"Growing girls are all that way about things to put on," mumbled Miss Munson, the corner of her mouth full of pins. "I know I had all sorts o' high an' mighty ideas. I fell in love with a widower old enough to be my grandfather. And I was—stand a little to the right, please. There, that is all right. Quit wiggling. I was such a fool about him, and showed it so plain that it turned the old scamp's head. He actually called to see me one night. Oh, it was exciting! Father took down his shotgun from the rack over the fireplace and ordered him off the place. Then he spanked me—father spanked me good and sound and made me go to bed. You may say what you please, but that sort o' medicine will certainly cure a certain brand o' love. It did more to convince me that I was not grown than anything else had ever done. From that day on I hated the sight of that man. All at once he looked to me as old as Santa Claus. I had a sort of smarting feeling every time I thought of him, and he did look ridiculous that night as he broke an' run across the yard with two of our dogs after him."

"Oh, isn't it lovely?" Dolly was now before the looking-glass, bending right and left, stepping back and then forward, fluffing out her rich hair, her cheeks flushed, her eyes gleaming with delight.

"I wish you could just stand off and take a good look at yourself, Dolly," Mrs. Drake cried, enthusiastically. "I simply don't know what to compare you to. Where you got your good looks I can't imagine. But mother used to say that her mother in Virginia come of a long line of noted beauties. Our folks away back, Miss Stella, as maybe you know, had fine blood in 'em."

"It certainly crops out in Dolly," Miss Munson declared. "I've heard folks say they took their little ones to school just to get a chance to set and look at her while she was teaching. I know that I, myself, have always—"

"Oh, you both make me sick—you make me talk slang, too," Dolly said, impatiently. "I'm not good-looking—that is, nothing to brag about—but, Miss Stella, this dress would make a scarecrow look like an angel, and it does fit. Poor Mary! I hope she won't see it on me. It is hard enough to lose a mother without—"

"Go out on the grass and walk about," Mrs.
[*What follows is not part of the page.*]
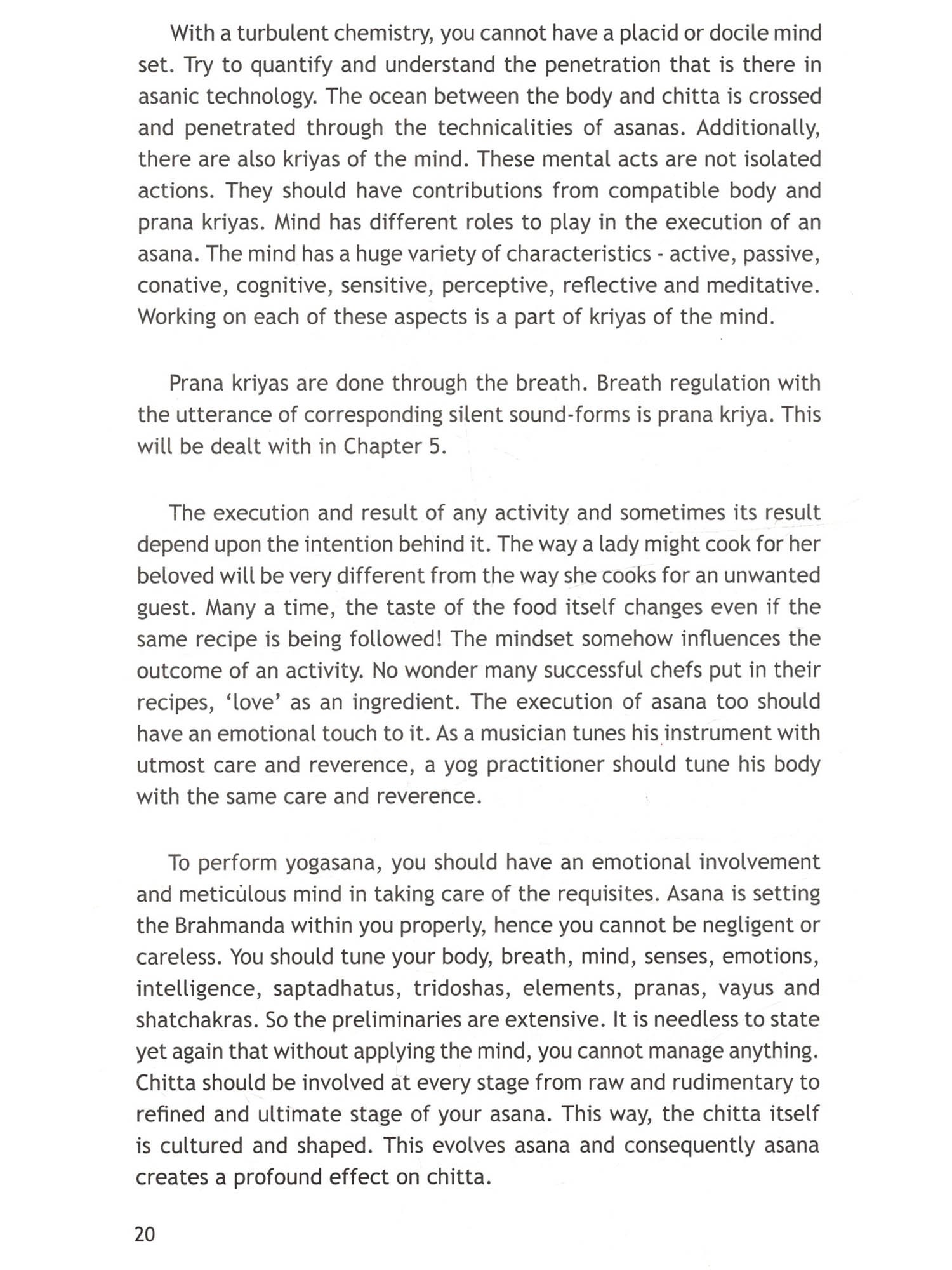 With a turbulent chemistry, you cannot have a placid or docile mind set. Try to quantify and understand the penetration that is there in asanic technology. The ocean between the body and chitta is crossed and penetrated through the technicalities of asanas. Additionally, there are also kriyas of the mind. These mental acts are not isolated actions. They should have contributions from compatible body and prana kriyas. Mind has different roles to play in the execution of an asana. The mind has a huge variety of characteristics - active, passive, conative, cognitive, sensitive, perceptive, reflective and meditative. Working on each of these aspects is a part of kriyas of the mind.

Prana kriyas are done through the breath. Breath regulation with the utterance of corresponding silent sound-forms is prana kriya. This will be dealt with in Chapter 5.

The execution and result of any activity and sometimes its result depend upon the intention behind it. The way a lady might cook for her beloved will be very different from the way she cooks for an unwanted guest. Many a time, the taste of the food itself changes even if the same recipe is being followed! The mindset somehow influences the outcome of an activity. No wonder many successful chefs put in their recipes, 'love' as an ingredient. The execution of asana too should have an emotional touch to it. As a musician tunes his instrument with utmost care and reverence, a yog practitioner should tune his body with the same care and reverence.

To perform yogasana, you should have an emotional involvement and meticulous mind in taking care of the requisites. Asana is setting the Brahmanda within you properly, hence you cannot be negligent or careless. You should tune your body, breath, mind, senses, emotions, intelligence, saptadhatus, tridoshas, elements, pranas, vayus and shatchakras. So the preliminaries are extensive. It is needless to state yet again that without applying the mind, you cannot manage anything. Chitta should be involved at every stage from raw and rudimentary to refined and ultimate stage of your asana. This way, the chitta itself is cultured and shaped. This evolves asana and consequently asana creates a profound effect on chitta.

20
Drake urged her. "An' let us look at you from the window. I want to see how you look at a distance."

"Do you think I'm crazy?" Dolly demanded, but as merrily as a child playing a game, she lifted the skirt from the floor and lightly tripped away. The watchers saw her go down the porch steps with the majestic grace of a young queen and move along the graveled walk toward the gate. At this point an unexpected thing happened. John Webb and Mostyn had been fishing and were returning in a buggy. The banker got out and came in at the gate just as Dolly, seeing him, was turning to retreat into the house.

"Hold on, do, please!" Mostyn cried out.

Dolly hesitated for a moment, and then, drawing herself erect, she stood and waited for him quite as if there was nothing unusual in what was taking place.

"What have you been doing to yourself?" he cried, his glance bearing down admiringly on her.